Your instructions: Search the data for the word "Tanzania" and copy out every line that has it.
----------
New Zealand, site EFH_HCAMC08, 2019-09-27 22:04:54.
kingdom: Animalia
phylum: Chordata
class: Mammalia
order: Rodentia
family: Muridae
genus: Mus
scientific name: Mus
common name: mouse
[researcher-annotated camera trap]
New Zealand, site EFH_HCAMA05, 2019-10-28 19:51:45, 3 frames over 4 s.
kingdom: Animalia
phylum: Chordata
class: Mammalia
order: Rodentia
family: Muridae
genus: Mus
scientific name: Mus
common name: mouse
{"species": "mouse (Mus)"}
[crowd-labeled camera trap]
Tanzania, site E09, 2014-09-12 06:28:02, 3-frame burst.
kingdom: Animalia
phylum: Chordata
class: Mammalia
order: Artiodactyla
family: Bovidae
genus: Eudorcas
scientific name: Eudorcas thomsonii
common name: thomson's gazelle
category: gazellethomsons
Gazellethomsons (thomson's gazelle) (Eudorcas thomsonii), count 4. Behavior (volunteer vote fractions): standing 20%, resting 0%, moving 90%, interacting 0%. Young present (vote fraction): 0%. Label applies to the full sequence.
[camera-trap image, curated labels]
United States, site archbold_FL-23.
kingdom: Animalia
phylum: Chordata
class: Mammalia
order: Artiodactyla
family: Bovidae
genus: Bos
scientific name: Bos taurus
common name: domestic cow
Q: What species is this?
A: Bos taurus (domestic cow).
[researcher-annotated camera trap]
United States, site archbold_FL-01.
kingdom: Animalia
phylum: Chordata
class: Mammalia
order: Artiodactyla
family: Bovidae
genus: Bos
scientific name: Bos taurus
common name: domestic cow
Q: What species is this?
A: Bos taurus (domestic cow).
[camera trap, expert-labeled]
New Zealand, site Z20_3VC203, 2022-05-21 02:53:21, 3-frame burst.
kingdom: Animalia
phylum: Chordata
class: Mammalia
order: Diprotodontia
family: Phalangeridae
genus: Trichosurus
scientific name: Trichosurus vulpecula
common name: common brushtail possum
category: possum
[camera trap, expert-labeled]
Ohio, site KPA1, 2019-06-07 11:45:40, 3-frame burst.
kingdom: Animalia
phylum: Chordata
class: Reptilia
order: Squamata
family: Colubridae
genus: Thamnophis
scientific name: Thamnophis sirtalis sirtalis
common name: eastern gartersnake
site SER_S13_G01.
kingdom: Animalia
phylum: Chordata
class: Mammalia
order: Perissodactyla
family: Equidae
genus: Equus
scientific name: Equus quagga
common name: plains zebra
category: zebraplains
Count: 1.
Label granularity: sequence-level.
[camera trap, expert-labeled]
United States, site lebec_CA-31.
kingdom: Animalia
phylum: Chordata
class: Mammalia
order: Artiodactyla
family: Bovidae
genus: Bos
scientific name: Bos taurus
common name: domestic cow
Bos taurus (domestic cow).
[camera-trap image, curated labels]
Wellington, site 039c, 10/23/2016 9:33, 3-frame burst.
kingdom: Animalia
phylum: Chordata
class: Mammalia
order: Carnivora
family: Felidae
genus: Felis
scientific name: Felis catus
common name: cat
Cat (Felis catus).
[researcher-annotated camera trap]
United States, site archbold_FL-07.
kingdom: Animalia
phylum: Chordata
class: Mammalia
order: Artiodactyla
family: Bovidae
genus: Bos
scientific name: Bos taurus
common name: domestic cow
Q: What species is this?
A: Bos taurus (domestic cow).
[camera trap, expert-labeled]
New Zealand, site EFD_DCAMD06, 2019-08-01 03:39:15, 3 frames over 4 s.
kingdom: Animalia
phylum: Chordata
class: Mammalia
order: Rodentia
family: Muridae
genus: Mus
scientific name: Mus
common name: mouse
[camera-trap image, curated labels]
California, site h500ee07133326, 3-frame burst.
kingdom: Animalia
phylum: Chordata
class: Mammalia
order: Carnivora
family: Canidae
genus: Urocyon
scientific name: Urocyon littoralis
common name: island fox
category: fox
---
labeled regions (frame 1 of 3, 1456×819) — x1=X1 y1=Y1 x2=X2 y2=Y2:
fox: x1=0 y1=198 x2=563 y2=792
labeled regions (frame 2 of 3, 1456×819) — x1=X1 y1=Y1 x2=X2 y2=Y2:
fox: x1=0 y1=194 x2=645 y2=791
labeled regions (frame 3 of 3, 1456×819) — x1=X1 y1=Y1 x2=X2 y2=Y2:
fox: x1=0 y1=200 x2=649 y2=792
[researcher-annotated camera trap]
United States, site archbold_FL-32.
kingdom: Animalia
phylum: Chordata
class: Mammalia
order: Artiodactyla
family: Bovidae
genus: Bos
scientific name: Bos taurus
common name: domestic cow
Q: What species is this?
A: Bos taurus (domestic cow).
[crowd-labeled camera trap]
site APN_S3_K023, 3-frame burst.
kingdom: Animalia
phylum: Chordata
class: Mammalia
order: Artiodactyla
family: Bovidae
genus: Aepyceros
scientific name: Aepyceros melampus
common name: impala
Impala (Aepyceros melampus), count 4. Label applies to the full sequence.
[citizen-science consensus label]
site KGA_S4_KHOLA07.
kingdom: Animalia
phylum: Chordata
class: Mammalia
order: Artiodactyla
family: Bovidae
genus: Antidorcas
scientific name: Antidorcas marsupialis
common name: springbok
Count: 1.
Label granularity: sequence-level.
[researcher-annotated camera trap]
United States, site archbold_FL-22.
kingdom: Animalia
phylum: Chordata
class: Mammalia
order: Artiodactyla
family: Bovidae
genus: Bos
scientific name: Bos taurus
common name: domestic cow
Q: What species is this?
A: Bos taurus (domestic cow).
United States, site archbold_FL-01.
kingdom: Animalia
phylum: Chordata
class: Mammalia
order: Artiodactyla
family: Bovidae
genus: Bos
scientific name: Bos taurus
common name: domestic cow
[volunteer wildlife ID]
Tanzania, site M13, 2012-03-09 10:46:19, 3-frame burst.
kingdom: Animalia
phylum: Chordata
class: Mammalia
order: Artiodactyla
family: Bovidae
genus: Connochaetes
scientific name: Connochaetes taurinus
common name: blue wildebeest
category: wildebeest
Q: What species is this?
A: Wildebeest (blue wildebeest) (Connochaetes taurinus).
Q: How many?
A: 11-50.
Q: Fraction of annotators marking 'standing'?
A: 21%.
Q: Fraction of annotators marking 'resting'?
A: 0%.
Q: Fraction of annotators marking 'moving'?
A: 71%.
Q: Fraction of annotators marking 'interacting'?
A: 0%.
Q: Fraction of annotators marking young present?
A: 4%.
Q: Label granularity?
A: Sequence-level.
----------
Written reply:
Tanzania, site E09, 2014-09-12 06:28:02, 3-frame burst.
Tanzania, site M13, 2012-03-09 10:46:19, 3-frame burst.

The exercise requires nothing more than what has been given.